**Excerpted records:**
>>>

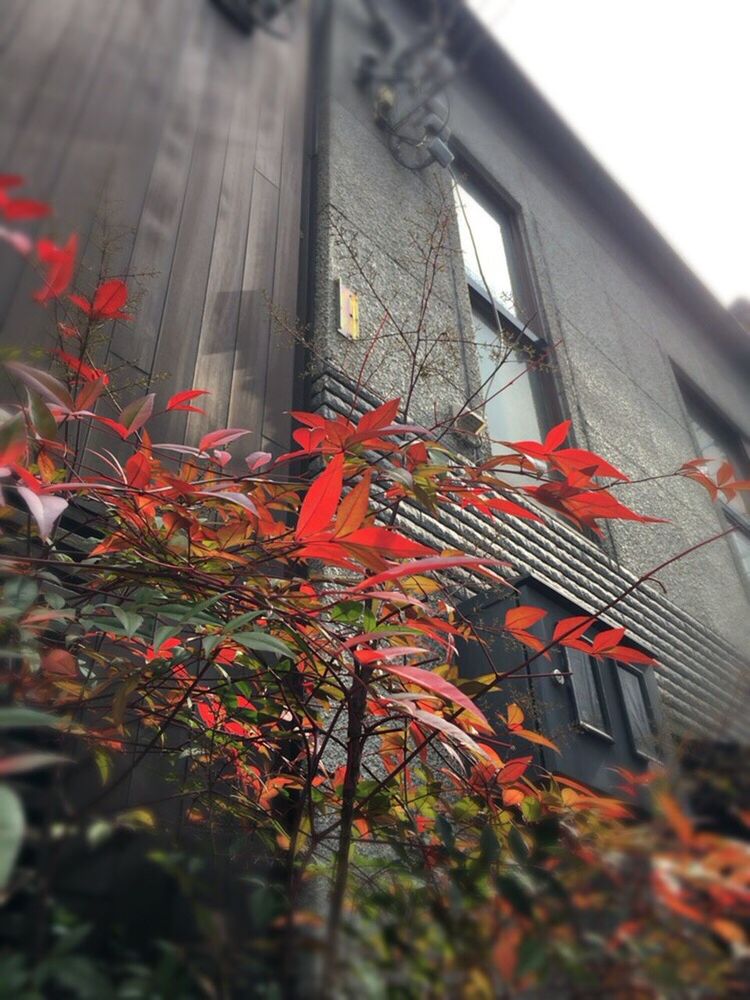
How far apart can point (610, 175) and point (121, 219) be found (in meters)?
4.64

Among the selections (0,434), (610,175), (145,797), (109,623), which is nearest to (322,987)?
(0,434)

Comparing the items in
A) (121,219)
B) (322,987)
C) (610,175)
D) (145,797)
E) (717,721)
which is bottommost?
(322,987)

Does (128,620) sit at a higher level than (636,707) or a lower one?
lower

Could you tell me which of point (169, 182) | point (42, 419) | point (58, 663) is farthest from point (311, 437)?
point (169, 182)

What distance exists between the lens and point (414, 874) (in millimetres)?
690

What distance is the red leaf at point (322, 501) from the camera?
2.62 feet

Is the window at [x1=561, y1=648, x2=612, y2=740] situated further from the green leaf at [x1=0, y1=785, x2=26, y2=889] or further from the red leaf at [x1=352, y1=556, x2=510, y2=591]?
the green leaf at [x1=0, y1=785, x2=26, y2=889]

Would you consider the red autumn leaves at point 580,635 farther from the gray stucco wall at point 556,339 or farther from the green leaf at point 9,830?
the green leaf at point 9,830

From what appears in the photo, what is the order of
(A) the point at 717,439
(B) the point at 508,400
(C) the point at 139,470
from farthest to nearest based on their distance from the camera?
1. (A) the point at 717,439
2. (B) the point at 508,400
3. (C) the point at 139,470

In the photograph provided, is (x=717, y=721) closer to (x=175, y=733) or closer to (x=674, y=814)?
(x=674, y=814)

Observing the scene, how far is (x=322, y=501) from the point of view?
807 millimetres

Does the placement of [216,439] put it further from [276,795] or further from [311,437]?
[276,795]

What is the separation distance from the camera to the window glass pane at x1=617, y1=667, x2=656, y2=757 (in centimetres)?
226

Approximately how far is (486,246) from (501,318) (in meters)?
0.60
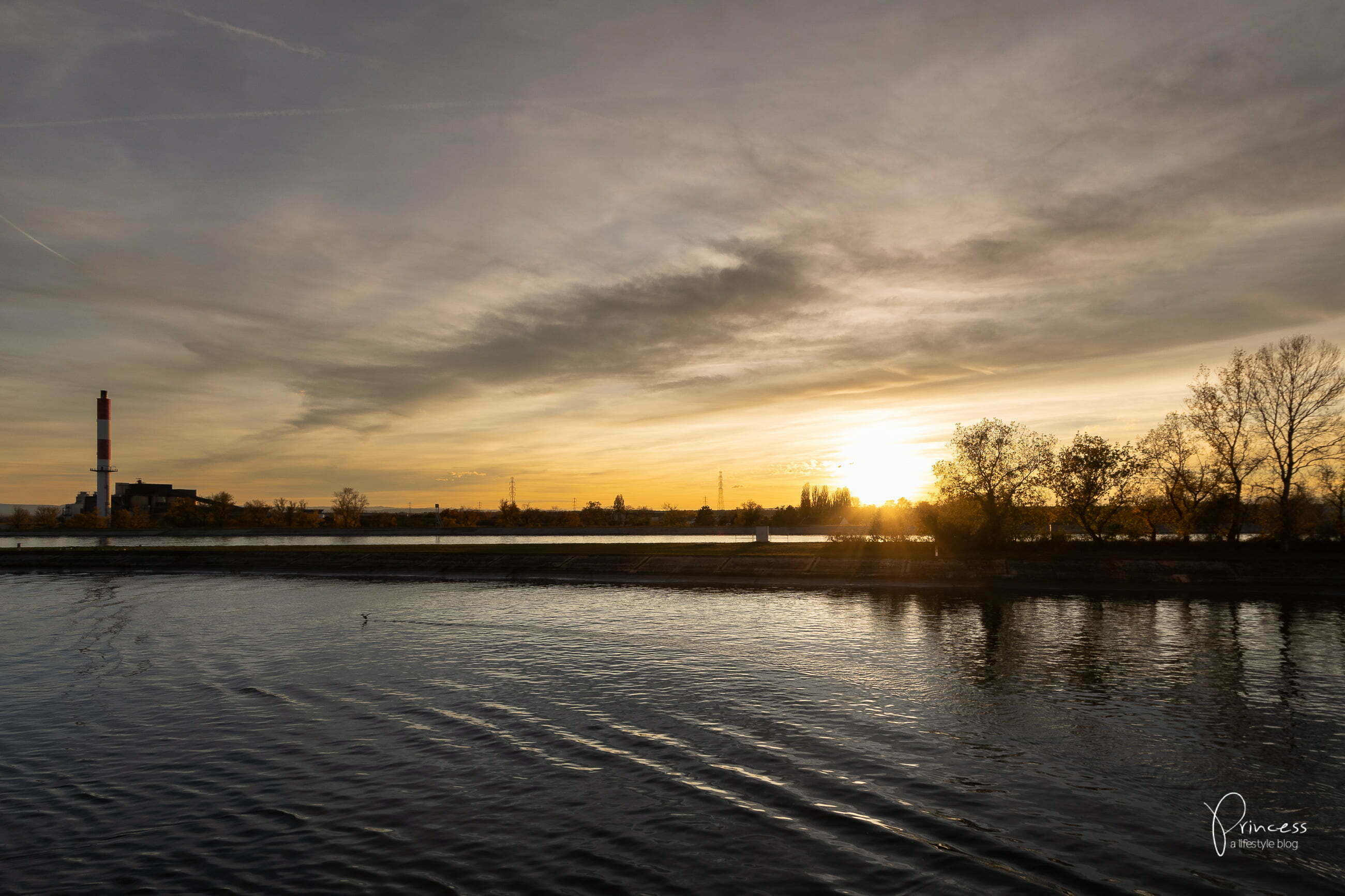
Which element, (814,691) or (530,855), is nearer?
(530,855)

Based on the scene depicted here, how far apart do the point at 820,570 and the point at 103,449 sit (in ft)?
591

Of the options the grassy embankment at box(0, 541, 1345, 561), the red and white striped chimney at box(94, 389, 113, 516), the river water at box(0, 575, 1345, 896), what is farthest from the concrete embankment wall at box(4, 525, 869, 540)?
the river water at box(0, 575, 1345, 896)

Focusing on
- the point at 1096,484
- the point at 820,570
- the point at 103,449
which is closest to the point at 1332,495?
the point at 1096,484

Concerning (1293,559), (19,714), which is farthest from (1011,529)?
(19,714)

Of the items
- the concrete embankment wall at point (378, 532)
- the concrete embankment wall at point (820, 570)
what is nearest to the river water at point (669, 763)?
the concrete embankment wall at point (820, 570)

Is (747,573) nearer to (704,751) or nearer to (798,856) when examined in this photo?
(704,751)

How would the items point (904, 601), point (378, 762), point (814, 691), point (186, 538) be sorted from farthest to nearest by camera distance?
point (186, 538) < point (904, 601) < point (814, 691) < point (378, 762)

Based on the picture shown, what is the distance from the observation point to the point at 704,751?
696 inches

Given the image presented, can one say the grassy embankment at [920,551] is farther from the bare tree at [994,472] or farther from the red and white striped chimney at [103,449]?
the red and white striped chimney at [103,449]

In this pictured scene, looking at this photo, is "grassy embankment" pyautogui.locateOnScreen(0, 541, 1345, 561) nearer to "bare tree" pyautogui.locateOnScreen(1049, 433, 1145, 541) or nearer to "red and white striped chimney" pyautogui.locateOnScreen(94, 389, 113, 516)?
"bare tree" pyautogui.locateOnScreen(1049, 433, 1145, 541)

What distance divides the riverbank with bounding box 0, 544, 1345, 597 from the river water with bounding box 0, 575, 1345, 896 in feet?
84.6

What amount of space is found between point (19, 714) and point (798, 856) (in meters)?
23.8

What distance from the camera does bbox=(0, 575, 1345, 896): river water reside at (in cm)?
1198

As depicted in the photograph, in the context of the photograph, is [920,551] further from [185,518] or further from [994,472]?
[185,518]
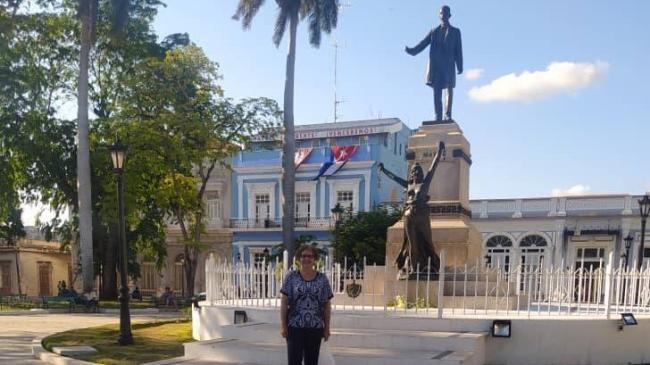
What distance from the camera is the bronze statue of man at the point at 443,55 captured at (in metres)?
11.7

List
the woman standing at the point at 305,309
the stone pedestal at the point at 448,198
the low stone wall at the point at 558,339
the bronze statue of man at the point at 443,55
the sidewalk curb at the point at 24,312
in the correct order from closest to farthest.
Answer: the woman standing at the point at 305,309 → the low stone wall at the point at 558,339 → the stone pedestal at the point at 448,198 → the bronze statue of man at the point at 443,55 → the sidewalk curb at the point at 24,312

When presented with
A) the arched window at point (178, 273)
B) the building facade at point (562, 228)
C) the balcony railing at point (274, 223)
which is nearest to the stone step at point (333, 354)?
the building facade at point (562, 228)

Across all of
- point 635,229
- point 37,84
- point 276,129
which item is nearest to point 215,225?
point 276,129

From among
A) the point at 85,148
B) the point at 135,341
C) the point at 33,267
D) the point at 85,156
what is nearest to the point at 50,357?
the point at 135,341

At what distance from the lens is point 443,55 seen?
11.7 metres

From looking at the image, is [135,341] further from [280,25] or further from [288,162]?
[280,25]

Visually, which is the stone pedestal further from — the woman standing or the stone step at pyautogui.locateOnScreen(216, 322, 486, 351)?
the woman standing

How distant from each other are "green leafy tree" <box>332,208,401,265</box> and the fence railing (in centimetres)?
1341

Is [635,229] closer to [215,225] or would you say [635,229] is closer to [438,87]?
[438,87]

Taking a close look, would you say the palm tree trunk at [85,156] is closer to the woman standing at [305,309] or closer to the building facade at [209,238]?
the building facade at [209,238]

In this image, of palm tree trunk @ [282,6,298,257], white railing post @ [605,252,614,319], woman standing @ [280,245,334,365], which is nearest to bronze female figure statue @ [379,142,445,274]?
white railing post @ [605,252,614,319]

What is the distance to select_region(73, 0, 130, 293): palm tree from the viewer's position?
2044cm

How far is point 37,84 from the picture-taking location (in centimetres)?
2327

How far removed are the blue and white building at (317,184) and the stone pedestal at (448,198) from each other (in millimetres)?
19303
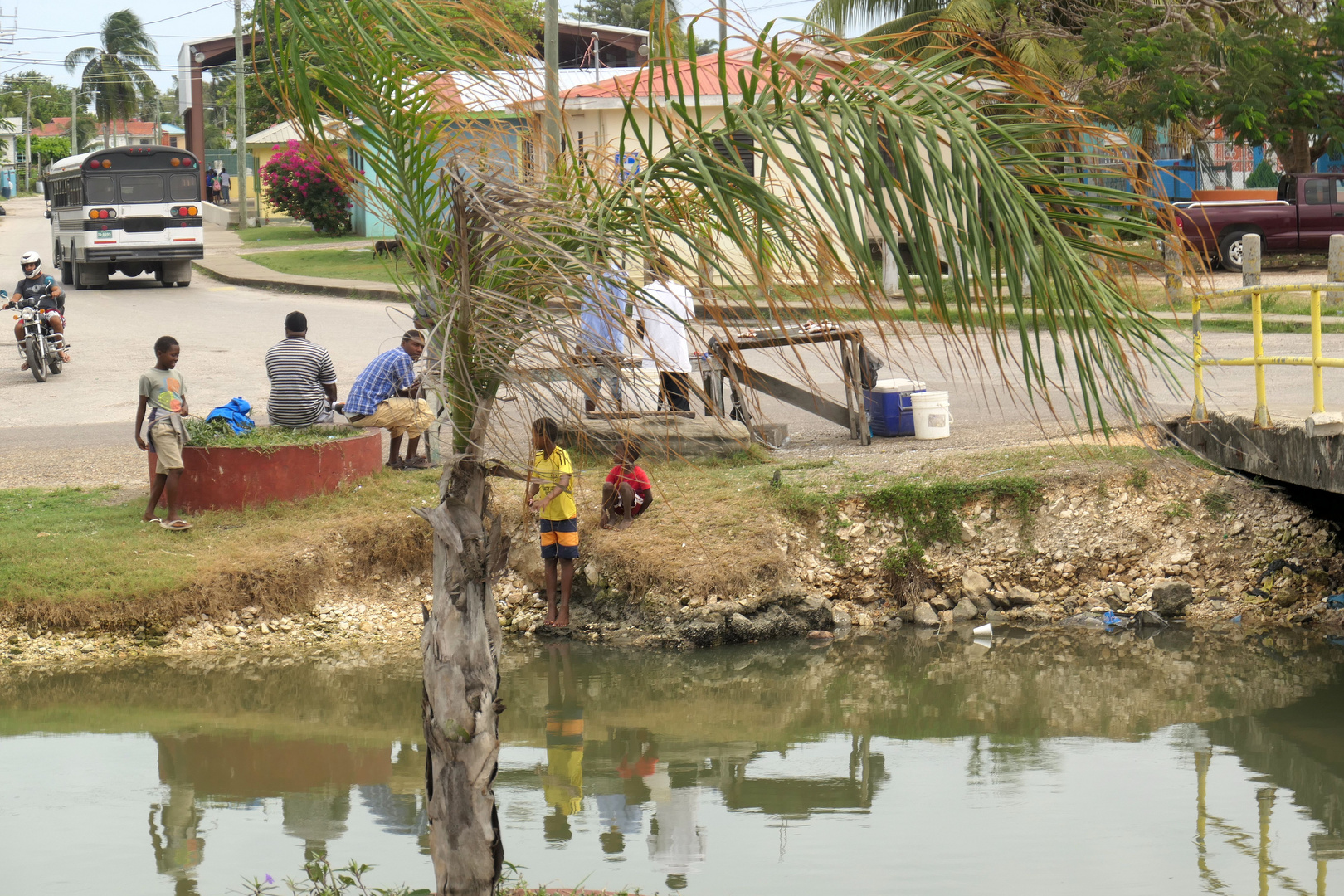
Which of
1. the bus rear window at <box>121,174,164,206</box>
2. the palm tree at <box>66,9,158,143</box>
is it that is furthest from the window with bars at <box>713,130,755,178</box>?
the palm tree at <box>66,9,158,143</box>

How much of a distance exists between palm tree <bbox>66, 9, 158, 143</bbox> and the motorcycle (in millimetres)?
51956

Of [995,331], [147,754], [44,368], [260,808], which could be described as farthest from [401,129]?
[44,368]

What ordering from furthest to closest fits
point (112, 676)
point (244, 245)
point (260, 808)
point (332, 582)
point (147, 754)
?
1. point (244, 245)
2. point (332, 582)
3. point (112, 676)
4. point (147, 754)
5. point (260, 808)

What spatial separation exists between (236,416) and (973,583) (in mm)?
6001

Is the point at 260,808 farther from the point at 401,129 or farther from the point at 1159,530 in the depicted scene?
the point at 1159,530

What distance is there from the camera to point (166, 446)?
9555mm

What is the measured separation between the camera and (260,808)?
646 cm

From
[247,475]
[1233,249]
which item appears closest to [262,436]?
[247,475]

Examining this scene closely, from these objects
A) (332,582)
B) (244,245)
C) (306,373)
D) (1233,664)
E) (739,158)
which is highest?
(244,245)

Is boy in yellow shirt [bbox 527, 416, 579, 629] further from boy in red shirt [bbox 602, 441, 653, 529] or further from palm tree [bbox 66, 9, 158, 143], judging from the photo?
palm tree [bbox 66, 9, 158, 143]

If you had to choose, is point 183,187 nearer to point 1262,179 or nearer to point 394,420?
point 394,420

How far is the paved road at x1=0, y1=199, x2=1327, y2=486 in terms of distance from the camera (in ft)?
38.2

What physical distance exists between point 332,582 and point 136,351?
34.6 feet

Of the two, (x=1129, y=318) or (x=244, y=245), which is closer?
(x=1129, y=318)
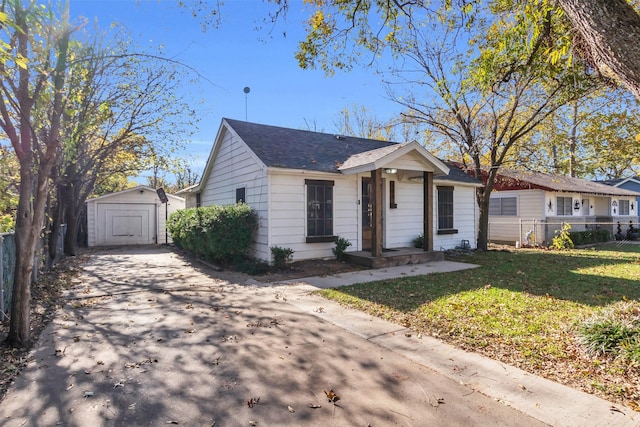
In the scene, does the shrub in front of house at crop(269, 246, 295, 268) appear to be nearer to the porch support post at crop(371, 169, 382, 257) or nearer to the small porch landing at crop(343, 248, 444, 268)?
the small porch landing at crop(343, 248, 444, 268)

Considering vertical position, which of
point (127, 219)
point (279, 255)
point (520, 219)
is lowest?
point (279, 255)

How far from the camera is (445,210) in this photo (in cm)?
1266

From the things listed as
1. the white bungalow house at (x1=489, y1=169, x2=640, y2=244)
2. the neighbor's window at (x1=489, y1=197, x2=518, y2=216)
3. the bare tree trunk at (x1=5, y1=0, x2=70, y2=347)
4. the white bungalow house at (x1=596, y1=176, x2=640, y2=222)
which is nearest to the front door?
the white bungalow house at (x1=489, y1=169, x2=640, y2=244)

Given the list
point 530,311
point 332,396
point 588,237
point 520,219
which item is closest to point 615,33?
point 332,396

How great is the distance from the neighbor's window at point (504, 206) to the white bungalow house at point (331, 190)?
5678mm

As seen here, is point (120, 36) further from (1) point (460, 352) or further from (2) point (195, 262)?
(1) point (460, 352)

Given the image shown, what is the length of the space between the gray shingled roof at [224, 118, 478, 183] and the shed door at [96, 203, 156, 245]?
9.55 m

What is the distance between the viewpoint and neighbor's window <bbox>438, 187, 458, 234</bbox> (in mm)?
12492

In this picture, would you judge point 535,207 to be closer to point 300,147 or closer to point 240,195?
point 300,147

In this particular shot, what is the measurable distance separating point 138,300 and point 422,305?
5.03 meters

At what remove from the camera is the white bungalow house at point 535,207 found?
16.1 metres

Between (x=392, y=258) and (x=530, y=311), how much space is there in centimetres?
441

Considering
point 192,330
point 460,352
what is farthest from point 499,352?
point 192,330

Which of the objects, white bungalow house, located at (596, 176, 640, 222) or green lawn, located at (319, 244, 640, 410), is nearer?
green lawn, located at (319, 244, 640, 410)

<<<

Beginning with the line that contains "Given the image shown, what", quote each line exactly through the last line of the entries above, and nothing beyond them.

**Exercise output:**
Given the image shown, what is the length of the space between the gray shingled roof at [224, 118, 478, 183] and the shed door at [96, 203, 156, 245]?
9.55 m

What is the distance between the viewpoint and neighbor's window <bbox>438, 187, 458, 234</bbox> (in mm)?
12492

In this picture, would you judge point 535,207 to be closer to point 300,147 or closer to point 240,195?
point 300,147

In this particular shot, what is the measurable distance separating point 138,300 and point 422,305?
5.03 meters

At what remove from the camera is the white bungalow house at point 535,207 found?
16.1 metres

Between (x=392, y=258) and (x=530, y=311), how much space is there in centimetres?
441

Considering
point 192,330
point 460,352
what is farthest from point 499,352?
point 192,330

Which of the objects, white bungalow house, located at (596, 176, 640, 222) or green lawn, located at (319, 244, 640, 410), is nearer?
green lawn, located at (319, 244, 640, 410)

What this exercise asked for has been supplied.